Spatial reasoning question data
━━━━
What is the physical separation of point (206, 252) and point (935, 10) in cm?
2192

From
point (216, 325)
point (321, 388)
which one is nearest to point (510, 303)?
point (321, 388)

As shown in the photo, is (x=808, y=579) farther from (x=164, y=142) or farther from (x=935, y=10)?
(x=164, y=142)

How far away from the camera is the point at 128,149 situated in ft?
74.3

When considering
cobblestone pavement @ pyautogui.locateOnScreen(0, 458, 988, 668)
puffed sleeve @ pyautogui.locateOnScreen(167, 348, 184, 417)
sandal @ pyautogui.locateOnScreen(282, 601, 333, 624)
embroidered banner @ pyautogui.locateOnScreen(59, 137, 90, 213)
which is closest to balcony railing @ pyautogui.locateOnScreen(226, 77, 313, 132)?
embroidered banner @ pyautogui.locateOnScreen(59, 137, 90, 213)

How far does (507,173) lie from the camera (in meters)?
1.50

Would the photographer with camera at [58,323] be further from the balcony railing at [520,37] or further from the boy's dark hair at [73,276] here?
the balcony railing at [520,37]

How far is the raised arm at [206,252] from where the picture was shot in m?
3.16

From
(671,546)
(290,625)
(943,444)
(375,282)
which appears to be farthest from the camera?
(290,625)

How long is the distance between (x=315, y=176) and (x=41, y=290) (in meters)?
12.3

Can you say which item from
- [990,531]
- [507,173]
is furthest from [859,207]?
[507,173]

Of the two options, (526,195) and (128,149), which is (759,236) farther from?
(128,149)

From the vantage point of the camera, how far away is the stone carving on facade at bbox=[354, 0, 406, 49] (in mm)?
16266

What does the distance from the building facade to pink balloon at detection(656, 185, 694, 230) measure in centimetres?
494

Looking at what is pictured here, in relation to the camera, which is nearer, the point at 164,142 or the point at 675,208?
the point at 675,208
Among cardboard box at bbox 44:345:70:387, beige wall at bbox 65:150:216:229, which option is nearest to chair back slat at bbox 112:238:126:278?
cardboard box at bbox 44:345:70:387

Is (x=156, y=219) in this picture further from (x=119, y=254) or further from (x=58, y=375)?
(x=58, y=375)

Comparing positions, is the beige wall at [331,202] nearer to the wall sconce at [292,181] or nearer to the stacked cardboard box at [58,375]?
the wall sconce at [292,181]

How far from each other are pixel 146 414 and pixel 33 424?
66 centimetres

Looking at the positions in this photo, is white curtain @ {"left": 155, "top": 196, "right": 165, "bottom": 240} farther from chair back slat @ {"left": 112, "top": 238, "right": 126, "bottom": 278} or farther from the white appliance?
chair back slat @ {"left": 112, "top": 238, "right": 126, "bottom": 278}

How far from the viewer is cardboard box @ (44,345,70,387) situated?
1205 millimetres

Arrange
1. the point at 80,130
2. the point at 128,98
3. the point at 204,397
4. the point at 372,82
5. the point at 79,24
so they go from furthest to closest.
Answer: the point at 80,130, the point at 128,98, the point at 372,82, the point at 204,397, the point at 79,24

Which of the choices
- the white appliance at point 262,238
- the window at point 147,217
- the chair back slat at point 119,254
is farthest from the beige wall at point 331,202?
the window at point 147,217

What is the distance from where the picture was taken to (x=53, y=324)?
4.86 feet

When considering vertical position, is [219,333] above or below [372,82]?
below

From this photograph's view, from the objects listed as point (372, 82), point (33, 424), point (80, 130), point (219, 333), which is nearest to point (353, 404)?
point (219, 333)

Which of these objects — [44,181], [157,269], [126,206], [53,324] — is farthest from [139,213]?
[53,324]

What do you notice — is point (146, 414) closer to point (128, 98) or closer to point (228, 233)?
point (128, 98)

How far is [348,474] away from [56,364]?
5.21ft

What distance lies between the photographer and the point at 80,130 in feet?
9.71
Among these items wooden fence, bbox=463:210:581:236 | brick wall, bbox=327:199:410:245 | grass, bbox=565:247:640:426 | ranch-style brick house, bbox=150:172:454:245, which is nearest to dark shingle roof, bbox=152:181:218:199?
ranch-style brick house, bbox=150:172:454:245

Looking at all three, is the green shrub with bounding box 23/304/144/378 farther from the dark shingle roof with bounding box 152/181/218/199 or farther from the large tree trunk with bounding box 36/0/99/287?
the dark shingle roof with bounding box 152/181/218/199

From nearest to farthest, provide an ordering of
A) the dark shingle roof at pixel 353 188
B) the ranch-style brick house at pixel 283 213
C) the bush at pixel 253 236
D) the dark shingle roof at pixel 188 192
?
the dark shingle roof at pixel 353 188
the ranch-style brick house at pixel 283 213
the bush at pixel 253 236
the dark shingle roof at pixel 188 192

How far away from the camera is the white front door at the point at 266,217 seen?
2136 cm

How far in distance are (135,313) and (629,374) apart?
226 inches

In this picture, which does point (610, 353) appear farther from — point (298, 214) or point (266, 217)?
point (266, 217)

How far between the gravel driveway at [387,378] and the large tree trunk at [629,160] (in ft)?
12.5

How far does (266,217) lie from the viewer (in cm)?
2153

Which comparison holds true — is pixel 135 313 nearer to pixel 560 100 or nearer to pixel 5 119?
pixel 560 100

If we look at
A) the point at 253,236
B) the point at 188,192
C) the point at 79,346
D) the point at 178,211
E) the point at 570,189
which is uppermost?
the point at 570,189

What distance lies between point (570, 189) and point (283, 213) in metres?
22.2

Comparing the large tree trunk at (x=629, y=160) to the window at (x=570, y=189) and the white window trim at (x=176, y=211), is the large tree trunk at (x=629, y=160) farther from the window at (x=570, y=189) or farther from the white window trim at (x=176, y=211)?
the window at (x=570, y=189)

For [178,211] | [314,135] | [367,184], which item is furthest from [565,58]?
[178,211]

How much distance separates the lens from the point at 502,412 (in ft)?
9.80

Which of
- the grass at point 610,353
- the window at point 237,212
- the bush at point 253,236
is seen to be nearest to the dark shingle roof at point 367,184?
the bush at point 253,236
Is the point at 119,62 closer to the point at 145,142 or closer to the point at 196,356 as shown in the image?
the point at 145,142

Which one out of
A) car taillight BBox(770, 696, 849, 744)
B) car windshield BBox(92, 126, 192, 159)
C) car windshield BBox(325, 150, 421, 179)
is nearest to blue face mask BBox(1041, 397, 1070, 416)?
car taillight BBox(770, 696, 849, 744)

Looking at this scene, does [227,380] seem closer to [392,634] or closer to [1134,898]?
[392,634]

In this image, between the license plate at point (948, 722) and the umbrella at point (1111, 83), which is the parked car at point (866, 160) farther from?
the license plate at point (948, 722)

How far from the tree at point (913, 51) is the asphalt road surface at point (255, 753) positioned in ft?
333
━━━━
■ **What you have to do**:
Return all the data above once more, precisely as given.

■ **Task answer**:
What is the physical separation of point (206, 252) and point (935, 10) in cm?
2192

From
point (216, 325)
point (321, 388)
which one is nearest to point (510, 303)?
point (321, 388)

As shown in the photo, is (x=808, y=579) farther from (x=164, y=142) or farther from (x=935, y=10)?
(x=164, y=142)

How far away from the camera is the point at 128,149 situated in ft?
74.3

When considering
cobblestone pavement @ pyautogui.locateOnScreen(0, 458, 988, 668)
puffed sleeve @ pyautogui.locateOnScreen(167, 348, 184, 417)
sandal @ pyautogui.locateOnScreen(282, 601, 333, 624)
embroidered banner @ pyautogui.locateOnScreen(59, 137, 90, 213)
which is closest to balcony railing @ pyautogui.locateOnScreen(226, 77, 313, 132)?
embroidered banner @ pyautogui.locateOnScreen(59, 137, 90, 213)

How far does (507,173) lie from the camera (in meters)?
1.50

Would the photographer with camera at [58,323] be further from the balcony railing at [520,37] or further from the boy's dark hair at [73,276] here?
the balcony railing at [520,37]

How far is the raised arm at [206,252] from where the picture was shot in m?
3.16

From
(671,546)
(290,625)
(943,444)
(375,282)
which appears to be farthest from the camera?
(290,625)

How long is the distance between (x=315, y=176) and (x=41, y=290) (in meters)?
12.3

Can you say which item from
- [990,531]
- [507,173]
is furthest from [859,207]?
[507,173]

Of the two options, (526,195) and (128,149), which is (759,236) farther from?
(128,149)

From the vantage point of the camera, how far away is the stone carving on facade at bbox=[354, 0, 406, 49] (in mm)?
16266

What does the distance from the building facade to pink balloon at detection(656, 185, 694, 230) measure in centimetres?
494

Looking at what is pictured here, in relation to the camera, which is nearer, the point at 164,142 or the point at 675,208?
the point at 675,208
Among cardboard box at bbox 44:345:70:387, beige wall at bbox 65:150:216:229, which option is nearest to chair back slat at bbox 112:238:126:278?
cardboard box at bbox 44:345:70:387

Is (x=156, y=219) in this picture further from (x=119, y=254) or further from (x=58, y=375)?
(x=58, y=375)

Comparing positions, is the beige wall at [331,202] nearer to the wall sconce at [292,181] or nearer to the stacked cardboard box at [58,375]?
the wall sconce at [292,181]

How far from each other are pixel 146 414 and pixel 33 424?
66 centimetres

Looking at the positions in this photo, is white curtain @ {"left": 155, "top": 196, "right": 165, "bottom": 240} farther from chair back slat @ {"left": 112, "top": 238, "right": 126, "bottom": 278} or farther from the white appliance?
chair back slat @ {"left": 112, "top": 238, "right": 126, "bottom": 278}

How far from the viewer is cardboard box @ (44,345,70,387) situated?
1205 millimetres

Arrange
1. the point at 80,130
2. the point at 128,98
3. the point at 204,397
4. the point at 372,82
5. the point at 79,24
so they go from furthest to closest.
Answer: the point at 80,130, the point at 128,98, the point at 372,82, the point at 204,397, the point at 79,24

Which of the choices
- the white appliance at point 262,238
- the window at point 147,217
- the chair back slat at point 119,254
is farthest from the beige wall at point 331,202?
the window at point 147,217

What is the distance from where the picture was taken to (x=53, y=324)?
4.86 feet

When considering vertical position, is [219,333] above or below [372,82]?
below

From this photograph's view, from the objects listed as point (372, 82), point (33, 424), point (80, 130), point (219, 333), which is nearest to point (353, 404)?
point (219, 333)

Which of these objects — [44,181], [157,269], [126,206], [53,324] — is farthest from [139,213]?
[53,324]

What do you notice — is point (146, 414) closer to point (128, 98) or closer to point (228, 233)?
point (128, 98)

How far is [348,474] away from [56,364]?
5.21ft

What distance lies between the photographer and the point at 80,130 in feet?
9.71
Among these items wooden fence, bbox=463:210:581:236 | brick wall, bbox=327:199:410:245 | grass, bbox=565:247:640:426 | ranch-style brick house, bbox=150:172:454:245, which is nearest to dark shingle roof, bbox=152:181:218:199?
ranch-style brick house, bbox=150:172:454:245

Looking at all three, is the green shrub with bounding box 23/304/144/378 farther from the dark shingle roof with bounding box 152/181/218/199 or farther from the large tree trunk with bounding box 36/0/99/287?
the dark shingle roof with bounding box 152/181/218/199

From nearest to farthest, provide an ordering of
A) the dark shingle roof at pixel 353 188
B) the ranch-style brick house at pixel 283 213
C) the bush at pixel 253 236
D) the dark shingle roof at pixel 188 192
?
the dark shingle roof at pixel 353 188
the ranch-style brick house at pixel 283 213
the bush at pixel 253 236
the dark shingle roof at pixel 188 192

How far away from the camera is the white front door at the point at 266,217 seen?
2136 cm

How far in distance are (135,313) and (629,374) apart?
226 inches

In this picture, which does point (610, 353) appear farther from — point (298, 214) or point (266, 217)?
point (266, 217)

How far between the gravel driveway at [387,378] and the large tree trunk at [629,160] (in ft)?
12.5

How far does (266,217) lie from the viewer (in cm)?
2153

Which comparison holds true — is pixel 135 313 nearer to pixel 560 100 or nearer to pixel 5 119?
pixel 560 100

If we look at
A) the point at 253,236
B) the point at 188,192
C) the point at 79,346
D) the point at 178,211
E) the point at 570,189
which is uppermost?
the point at 570,189

What distance lies between point (570, 189) and point (283, 213) in metres?
22.2

Comparing the large tree trunk at (x=629, y=160) to the window at (x=570, y=189) and the white window trim at (x=176, y=211), is the large tree trunk at (x=629, y=160) farther from the window at (x=570, y=189) or farther from the white window trim at (x=176, y=211)?
the window at (x=570, y=189)

For [178,211] | [314,135] | [367,184], which item is furthest from [565,58]?
[178,211]

How much distance separates the lens from the point at 502,412 (in ft)?
9.80

Which of
- the grass at point 610,353
- the window at point 237,212
- the bush at point 253,236
is seen to be nearest to the dark shingle roof at point 367,184?
the bush at point 253,236
Is the point at 119,62 closer to the point at 145,142 or closer to the point at 196,356 as shown in the image?
the point at 145,142

Which one out of
A) car taillight BBox(770, 696, 849, 744)
B) car windshield BBox(92, 126, 192, 159)
C) car windshield BBox(325, 150, 421, 179)
is nearest to blue face mask BBox(1041, 397, 1070, 416)?
car taillight BBox(770, 696, 849, 744)

Looking at this scene, does [227,380] seem closer to [392,634] or closer to [1134,898]?
[392,634]

In this image, between the license plate at point (948, 722) and the umbrella at point (1111, 83), which is the parked car at point (866, 160) farther from?
the license plate at point (948, 722)

How far from the tree at point (913, 51) is the asphalt road surface at point (255, 753) positioned in ft?
333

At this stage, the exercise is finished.